Deus nos chama a sermos protagonistas do nosso tempo, vencedores em meio de um cristianismo morno e conformista. É hora de nos levantar com o poder da "lei do Espírito de vida em Cristo Jesus", para que o Senhor Jesus Cristo obtenha a Sua igreja gloriosa. Ele a obterá sem dúvida, mas nossa aspiração deve ser estar lá: ser parte da noiva vestida de linho fino, ser um dos vencedores de Apocalipse 2, ser dos servos fiéis de Mateus 25.

É fácil reconhecer a vida de Cristo fluindo em outro irmão. Torna-se bela e singela a relação de comunhão, de amor e até de serviço entre os servos, irmãos e irmãs, cujo único centro das suas vidas é o próprio Cristo. De outra forma, se tão somente nos encontrarmos com um 'sábio cristão', de conhecimentos fora do nosso alcance, com uma vida cristã teórica e religiosa, ao relacionarmos com tal irmão, nos encontraremos talvez com boas doutrinas, com uma linda história, mas, enfim, só tocaremos 'no homem' que sustenta certas verdades (pelas quais lutará até render a sua vida), mas infelizmente, ao não encontrarmos com a inconfundível vida de Cristo nele, a comunhão é algo quase impossível… A cruz não foi provada na experiência; a arrogância e a auto-suficiência do homem natural ainda estão muito presentes.

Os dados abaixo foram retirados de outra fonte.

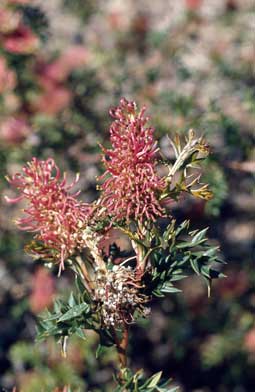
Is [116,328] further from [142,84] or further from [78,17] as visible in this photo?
[78,17]

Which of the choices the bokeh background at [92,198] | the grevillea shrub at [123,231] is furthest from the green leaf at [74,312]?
the bokeh background at [92,198]

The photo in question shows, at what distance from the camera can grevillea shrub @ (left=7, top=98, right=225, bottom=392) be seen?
45.3 inches

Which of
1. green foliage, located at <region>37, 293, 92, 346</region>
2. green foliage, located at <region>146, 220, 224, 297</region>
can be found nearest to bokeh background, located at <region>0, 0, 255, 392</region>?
green foliage, located at <region>146, 220, 224, 297</region>

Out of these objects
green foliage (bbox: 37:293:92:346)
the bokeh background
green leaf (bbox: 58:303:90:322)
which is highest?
green leaf (bbox: 58:303:90:322)

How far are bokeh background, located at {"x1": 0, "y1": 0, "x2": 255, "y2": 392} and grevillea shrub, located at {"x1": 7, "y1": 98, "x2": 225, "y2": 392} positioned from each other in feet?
2.27

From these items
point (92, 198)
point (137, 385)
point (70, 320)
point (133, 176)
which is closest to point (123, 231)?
point (133, 176)

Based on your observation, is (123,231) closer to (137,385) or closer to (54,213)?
(54,213)

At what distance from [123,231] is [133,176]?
11 centimetres

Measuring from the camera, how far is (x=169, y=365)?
260 centimetres

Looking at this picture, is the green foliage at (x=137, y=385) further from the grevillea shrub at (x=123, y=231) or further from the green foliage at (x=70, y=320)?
the green foliage at (x=70, y=320)

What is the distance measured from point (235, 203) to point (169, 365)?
1.01 meters

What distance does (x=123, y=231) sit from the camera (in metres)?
1.14

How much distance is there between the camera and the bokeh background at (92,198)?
2189 millimetres

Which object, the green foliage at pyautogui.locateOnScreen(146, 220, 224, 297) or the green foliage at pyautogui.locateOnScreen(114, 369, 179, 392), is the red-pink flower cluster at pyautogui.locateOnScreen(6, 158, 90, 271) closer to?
the green foliage at pyautogui.locateOnScreen(146, 220, 224, 297)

Certamente para muitos dos nossos leitores este tema já lhes é conhecido e repetitivo nesta publicação, mas de algum forma sentimos que não devemos deixar de insistir sobre o mesmo, pois a ignorância de muitos filhos de Deus os mantém cativos, sem saída nem resposta diante das grandes interrogações do estancamento da fé. É triste ver multidões de cristãos, em muitos lugares, seguindo lideranças e/ou doutrinas heréticas. Muitas vezes, as ovelhas do Senhor terminam exauridas por quem - como profetizou Paulo em Atos 20:29 - não poupando o rebanho, fazem dos santos uma mercadoria, enquanto estes jazem em sua ignorância, ofuscados pelas coisas externas da fé.

Muitos terminarão frustrados, desiludidos, pois nunca amadurecerão; viveram pela fé de outros, até terminarem enredados em sua própria ruína.

Digamos, finalmente, que Deus quer que, além de reconhecermos que somos pecadores por causa das faltas cometidas, cheguemos ao fim de nós mesmos, a reconhecer que, a menos que Cristo viva em nós (isto implica nossa crucificação nele), não poderemos jamais agradar-lhe. Então nos firmaremos no Espírito Santo, poderoso para nos vivificar interiormente e, em comunhão com todos os que se negaram a si mesmos, veremos os dias mais gloriosos da história da igreja… a igreja gloriosa pela qual nosso Marido celestial não tardará em retornar!